→ Compito richiesto A: Ricopia parola per parola il passo dell'estratto sulla guerra in Ucraina che va da "Dal momento che" fino a "in modo unilaterale.".
→ Compito richiesto B: Scrivi il seguito dell'estratto sulla guerra in Ucraina, riprendendo subito dopo la sua ultima frase.

Dal momento che pure l’Ucraina ha realizzato fatti belligeranti contro la popolazione russa, allora tali fatti potranno essere giudicati dai tribunali russi. Pensiamo a quanto commesso ai danni della popolazione del Donbass sia prima che dopo il 24 febbraio 2022. All’epoca si parlava già di crimini di genocidio, di tentato sterminio degli abitanti del Donbass e di oppositori politici. Con riguardo all’uso delle bombe a grappolo, Kiev potrebbe essere chiamata a rispondere a sua volta di crimini di guerra. La questione non va quindi affrontata e analizzata in modo unilaterale.

– Londra ha dichiarato la Wagner un gruppo terroristico. Tale scelta dei britannici potrebbe riverberarsi su tutti gli altri gruppi di combattenti mercenari presenti nel globo? Immaginiano per esempio che la Russia definisca come terroristi i gruppi di polacchi o di lituani che combattono al servizio di Kiev. O pensiamo all’americana Blackwater, che ha dovuto cambiare nome per poter continuare ad operare.

→ I dati:
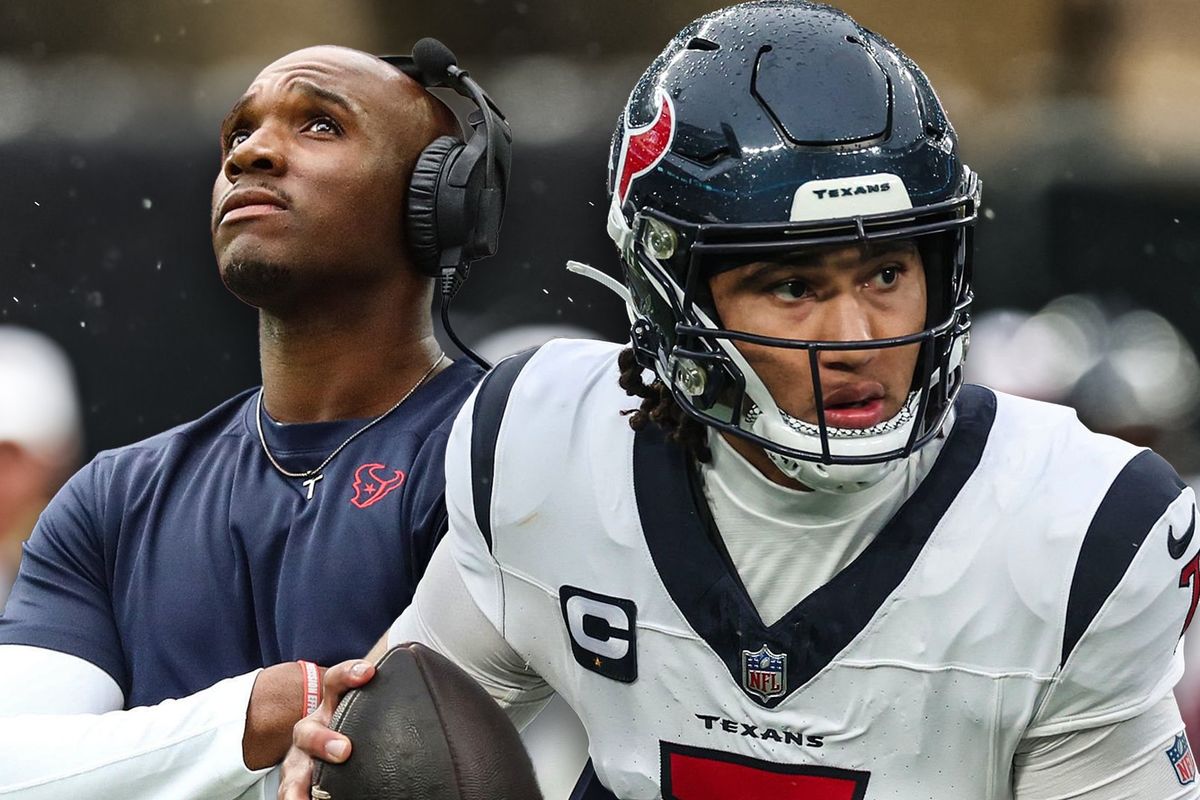 Texans DeMeco Ryans, CJ Stroud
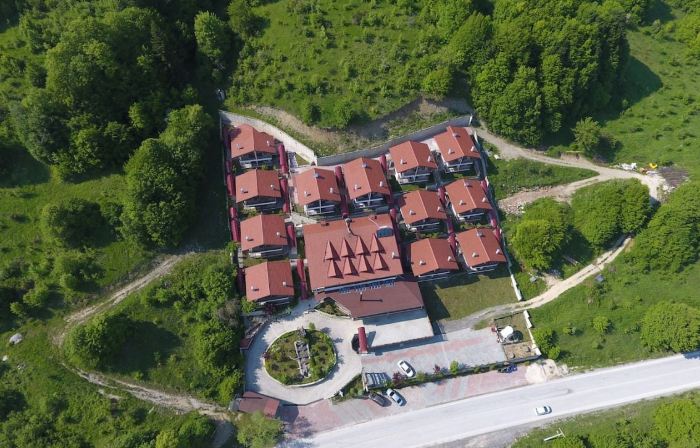 Abant Kartal Yuvasi Hotel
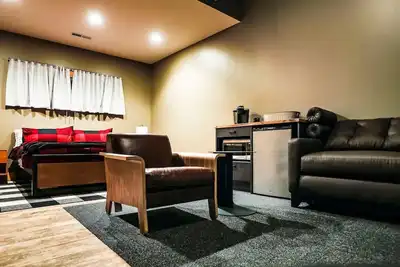 Image de King Cabin Room Blue Sage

→ Risultato del compito A:
Dal momento che pure l’Ucraina ha realizzato fatti belligeranti contro la popolazione russa, allora tali fatti potranno essere giudicati dai tribunali russi. Pensiamo a quanto commesso ai danni della popolazione del Donbass sia prima che dopo il 24 febbraio 2022. All’epoca si parlava già di crimini di genocidio, di tentato sterminio degli abitanti del Donbass e di oppositori politici. Con riguardo all’uso delle bombe a grappolo, Kiev potrebbe essere chiamata a rispondere a sua volta di crimini di guerra. La questione non va quindi affrontata e analizzata in modo unilaterale.

→ Risultato del compito B:
– In un certo senso, alcuni Stati si mascherano dietro i gruppi mercenari perché non possono dispiegare direttamente le proprie truppe regolari. Queste ultime, infatti, soggiaciono alle convenzioni internazionali e alla legge di guerra: dunque il loro uso non sarebbe fattibile dal punto di vista politico e nemmeno giuridico, perciò i governi ricorrono ai mercenari che hanno la propria base in Paesi che hanno leggi più permissive. Il fatto che il Regno Unito abbia qualificato la Wagner come terroristi può dar vita all’applicazione di alcune norme che erano state varate a seguito dell’attentato alle Torri Gemelle dell’11 settembre 2001.

Ricordiamo le varie convenzioni internazionali che si sono succedute, a livello collaborativo fra Paesi amici. E ricordiamo anche che il terrorismo è considerato come un fenomeno pericoloso per la stabilità e la sopravvivenza dei singoli Stati; già il nostro codice penale prevedeva i delitti contro la personalità dello Stato, che sono norme varate in epoca fascista e che ci danno l’idea di come gli Stati tengano in dovuto conto la produzione penale anche armata della propria integrità.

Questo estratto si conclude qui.